Of the amounts appropriated in this section, not more than 
$91,500 in each fiscal year may be spent for administrative 
expenses. 
    The director of the state lottery shall transfer $200,000 
in fiscal year 1992 and $200,000 in fiscal year 1993 from the 
lottery operations account to the general fund for the costs 
incurred for the compulsive gambling treatment program under 
Minnesota Statutes, section 245.98.  This transfer is in 
addition to any amount the director is required to transfer in 
those years by any other law.  
    Sec. 53.  [REPEALER.] 
    Minnesota Statutes 1990, section 349.154, subdivision 3, is 
repealed. 
    Sec. 54.  [EFFECTIVE DATE.] 
    (a) Sections 1, 2, 3, 5, 6, 10, 11, 13 to 16, 21 to 24, 26, 
28, 30, 35, 36, 38 to 40, 50, 51, the provisions of section 47 
that amend Minnesota Statutes 1990, section 609.755, clause (3), 
50, 51, and 53 are effective are effective the day following 
final enactment. 
    (b) Sections 4, 25, 37, and 41 are effective July 1, 1991. 
    (c) Sections 18 to 20 are effective August 1, 1991, and 
apply to licenses and permits issued on and after that date. 
    (d) Section 32 is effective September 1, 1991, and the 
manual required by that section must be distributed by that date.
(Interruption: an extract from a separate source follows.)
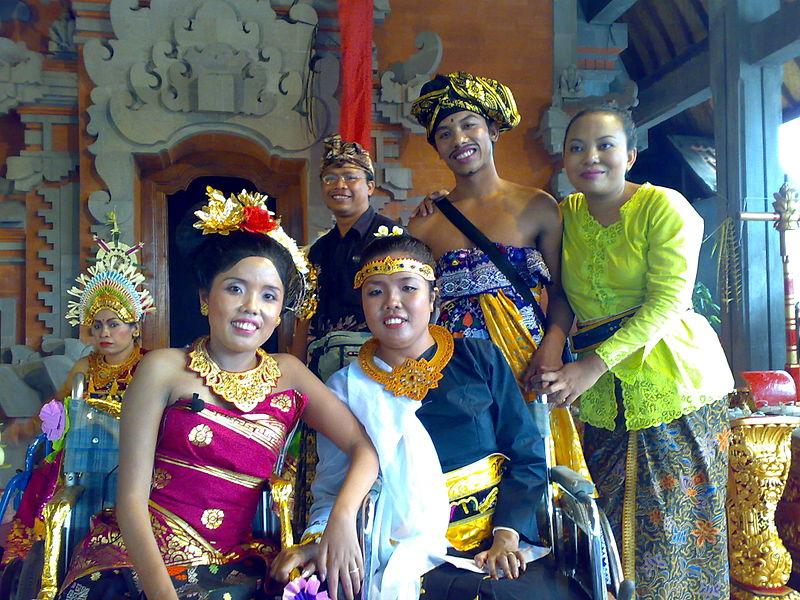 File:Senang Hati-Diah Larasati-Sang Ayu sisters.jpeg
    (e) Sections 8, 9, 44, 45, 47 except as provided in 
paragraph (a), 48, and 49 are effective January 1, 1992. 
    (f) Sections 12, 29, and 31 are effective March 1, 1992. 
    (g) Sections 7 and 42 are effective July 1, 1993. 
    Presented to the governor May 31, 1991 
    Signed by the governor June 4, 1991, 8:38 p.m.